300,000. 300 Hundred Fucking Thousand. Are you shitting me? Let’s build a spectrum. That’s about 5 percent of the Jews that died in the Holocaust or roughly 100 times those who died on 9/11. Draw your own graph. Or hey, if you want to be thoroughly depressed, watch Lindsay Ellis talk about it while also telling us why Rent sucks dick.
The visit by the Clintons was one small, very small, step towards greater rights for gays in America. It’s perhaps better described as the boot print of a larger army’s march. Yes, it was Bill Clinton who signed DOMA, and yes, I fully believe Hilly Clinton when she says that it was the only way to stave off a constitutional amendment. The backlash against gay rights in the ‘80s and ‘90s was a monstrously huge thing. I absolutely believe that without DOMA there would have been a 28th amendment defining marriage as between a man and a woman.
But all that aside, When We Rise is more compelling because it shows exactly what SJWs do. They chip away at a system, bit by bit, and in spite of violence, terrorism, official condemnation, and familial abandonment to make things better for people who do not represent the power structure. These people bled and died so that others would not have to.
The opposition? Not so much. Every cop that denied women’s organizations a chance to march? They didn’t suffer. They didn’t end up lying in the street nursing a wound. All the moral majority ever got in the way of harm while they were opposing the gay rights movement was a pie in the face.

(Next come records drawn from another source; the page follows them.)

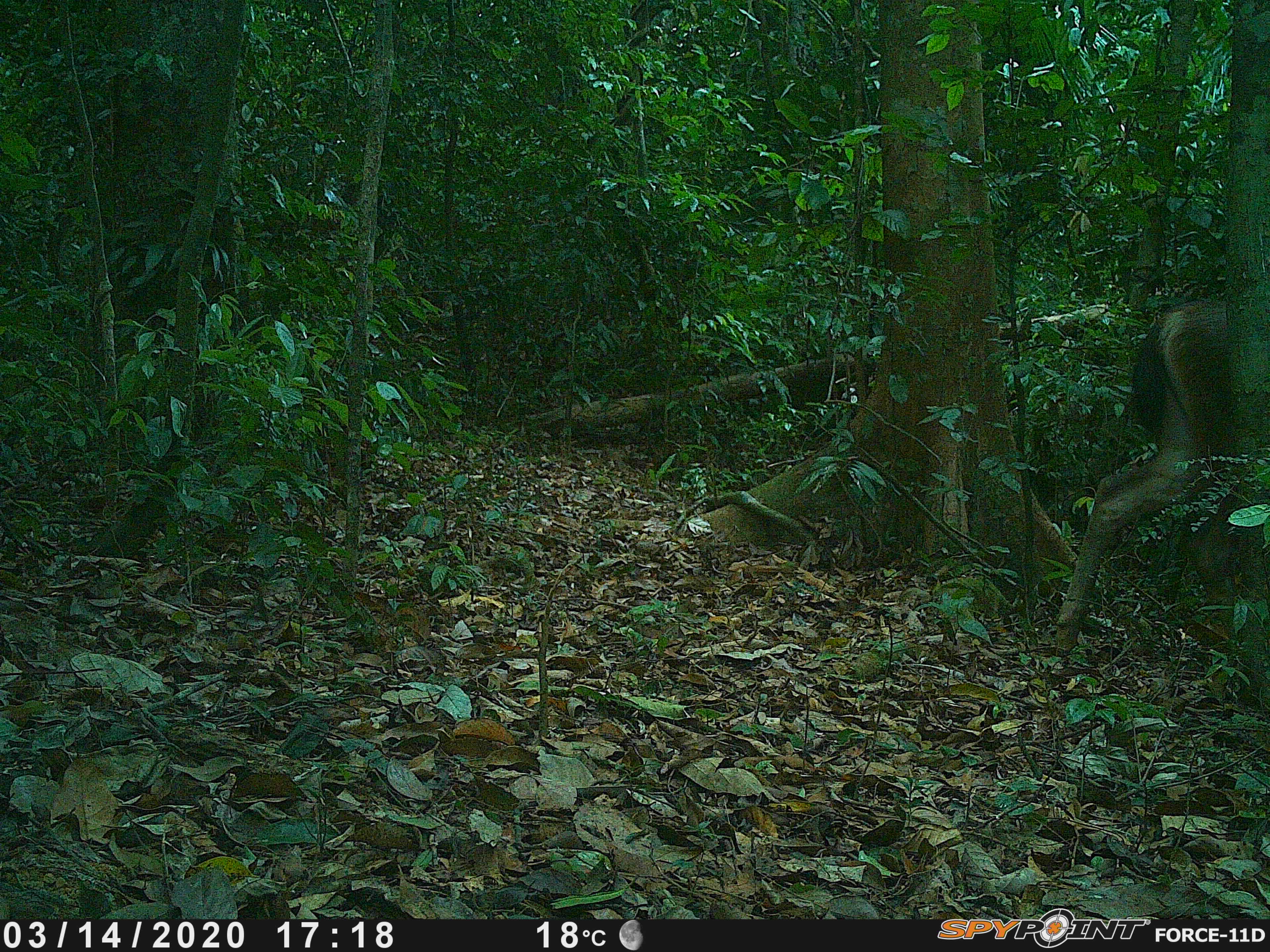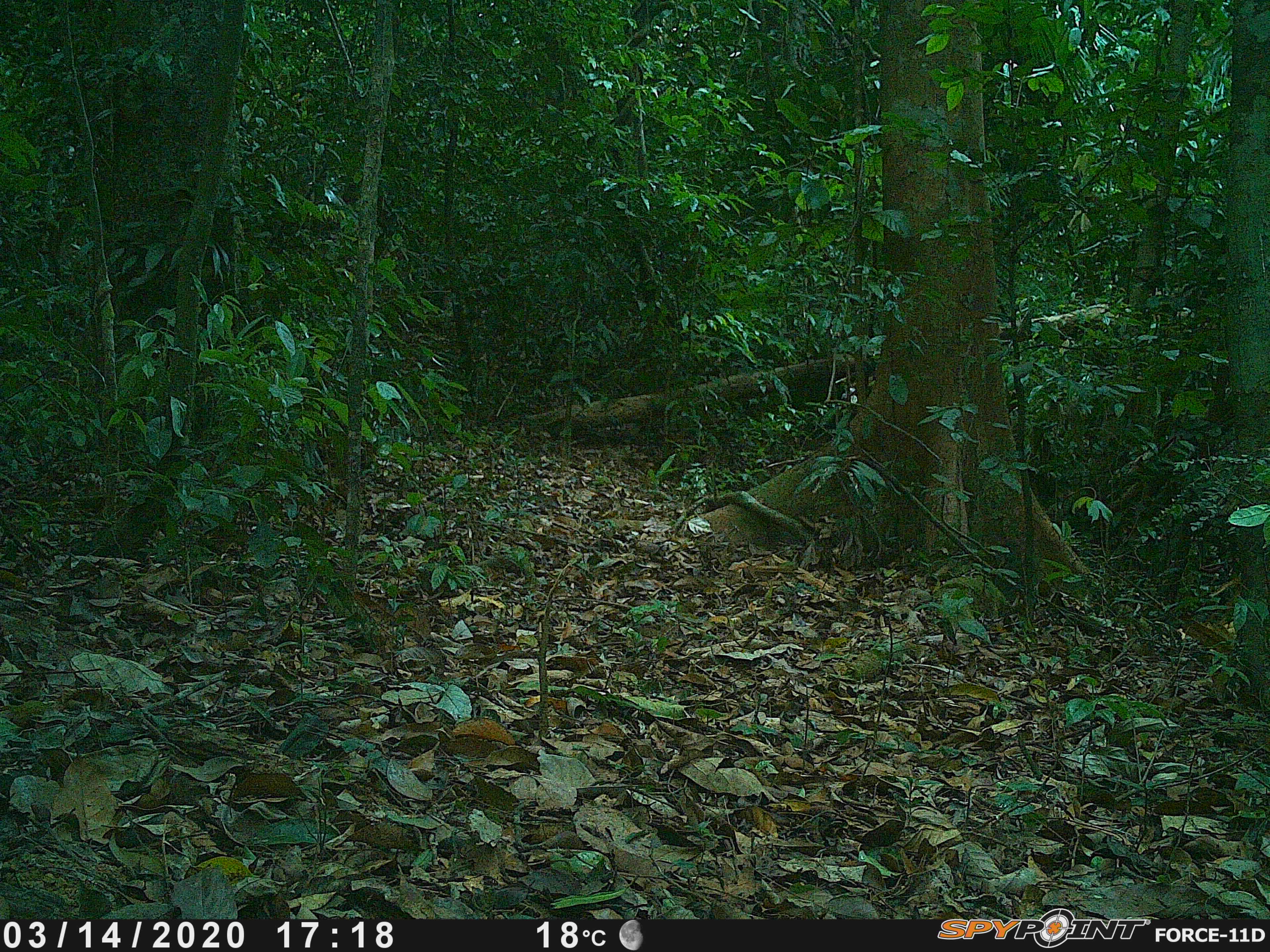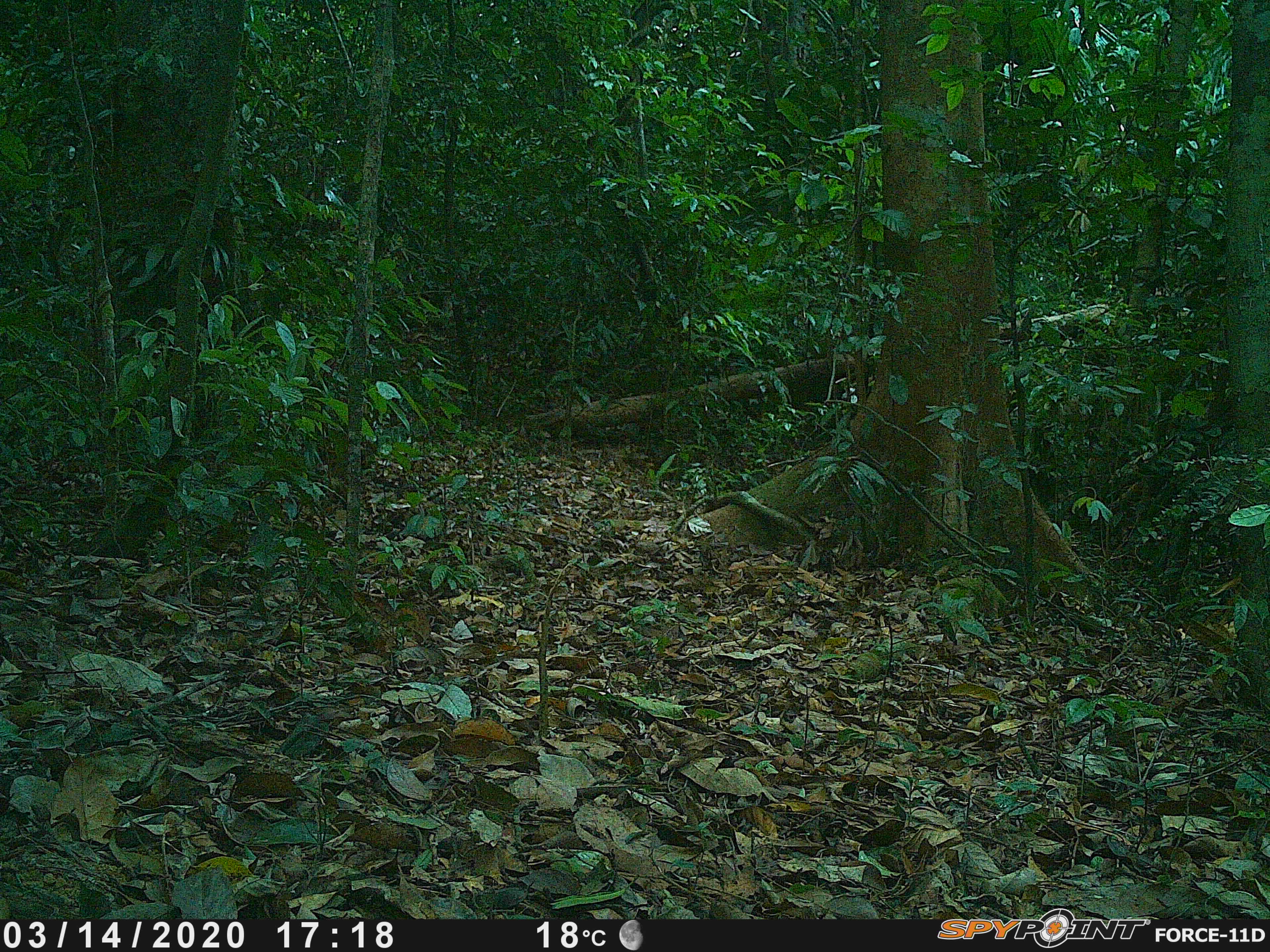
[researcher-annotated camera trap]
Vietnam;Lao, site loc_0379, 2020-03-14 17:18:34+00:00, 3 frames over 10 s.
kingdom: Animalia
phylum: Chordata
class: Mammalia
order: Artiodactyla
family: Cervidae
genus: Rusa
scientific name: Rusa unicolor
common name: sambar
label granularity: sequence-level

SJWs get things done. You can look at the bend of history’s arc on gay rights over the last thirty years and see that. They change the world for the better, while armies of armchair moralists dedicated themselves to comforting the comfortable stand in their way for no other reason than an upset of convenience.
The culture war is a war in the Ragnarok sense. The opposition cannot win it, but they can impede it. That mindless South Park Boy’s Choir constantly screaming “fag,” is ultimately no match for those willing to stand in the streets and risk incarceration, abuse or death in the name of a cause.

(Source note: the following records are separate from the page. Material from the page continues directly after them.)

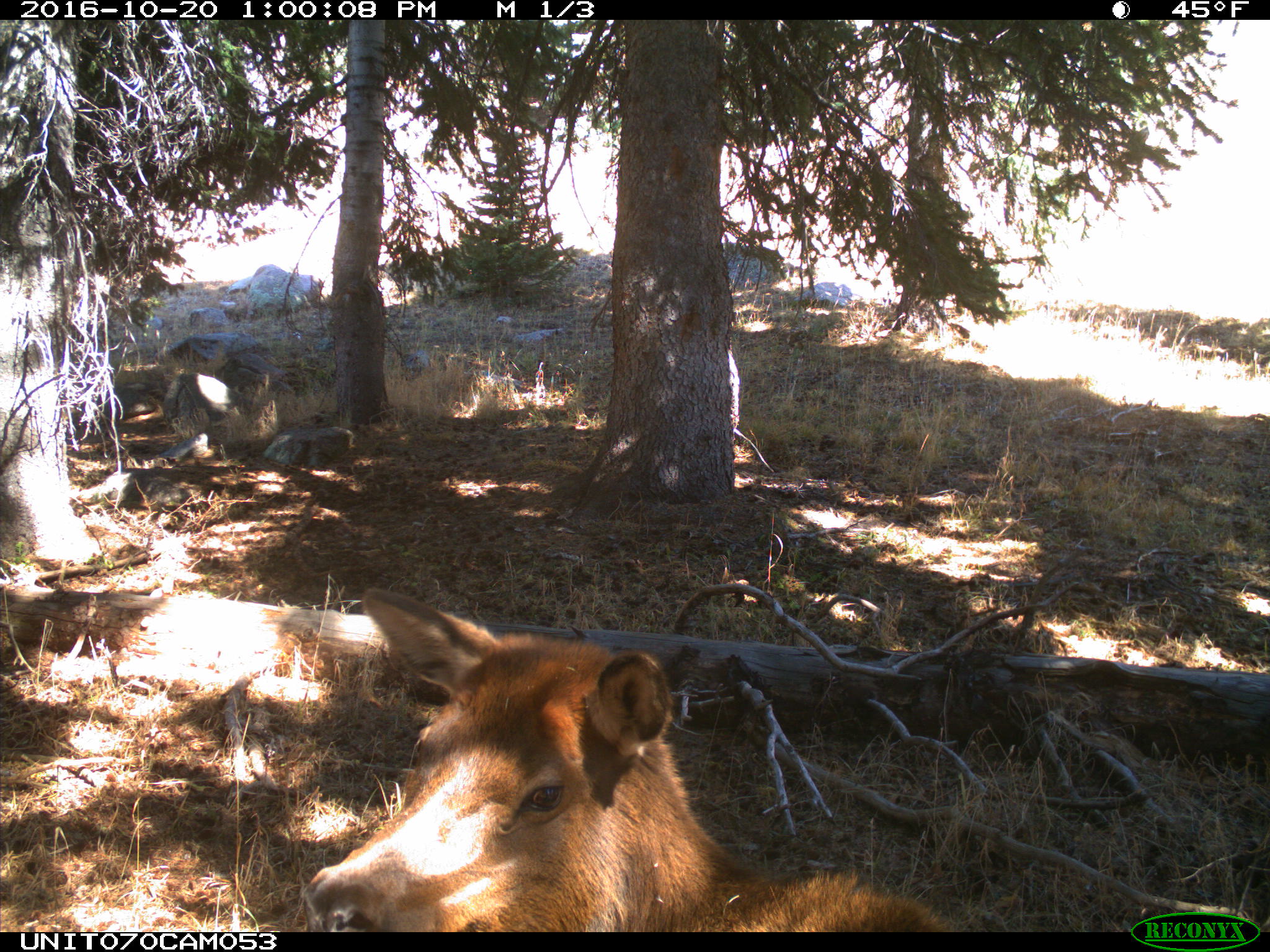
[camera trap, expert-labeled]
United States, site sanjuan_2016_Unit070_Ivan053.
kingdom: Animalia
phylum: Chordata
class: Mammalia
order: Artiodactyla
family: Cervidae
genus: Cervus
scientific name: Cervus elaphus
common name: red deer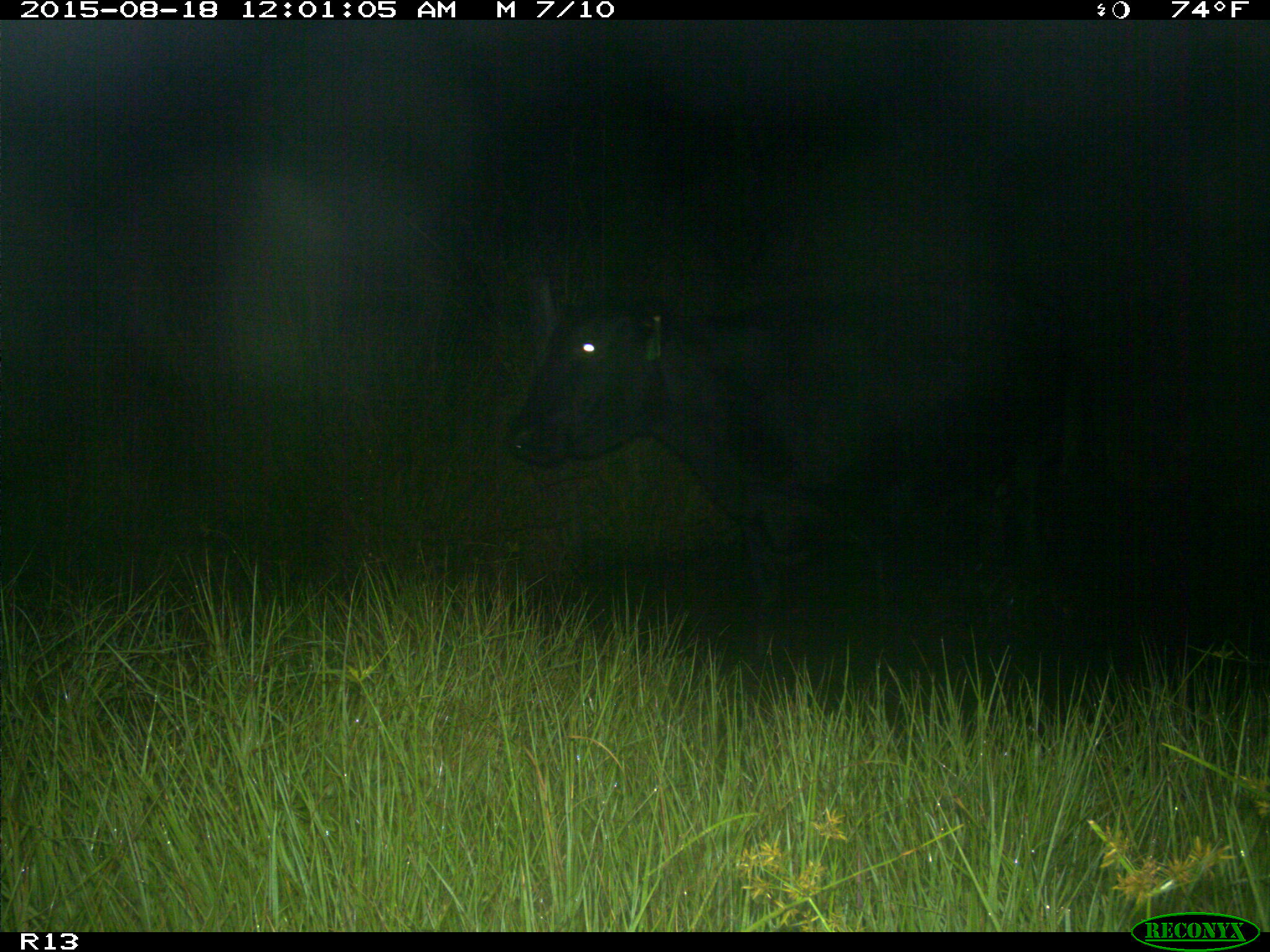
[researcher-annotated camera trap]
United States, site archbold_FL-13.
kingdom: Animalia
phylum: Chordata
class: Mammalia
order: Artiodactyla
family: Bovidae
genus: Bos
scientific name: Bos taurus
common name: domestic cow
Bos taurus (domestic cow).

The moral of the story is: care. Care about the world, and about people who aren’t like you who are in it. The anti-SJW crowd? None of them are ever going to be remembered as anything but a nuisance. Be an SJW. They’re the ones who get movies made about them. Chan lords and Redditors insisting that an unfair world is just a difference of opinion? Their words will disappear. Their house will disappear. Their name will disappear. All memory of them will disappear.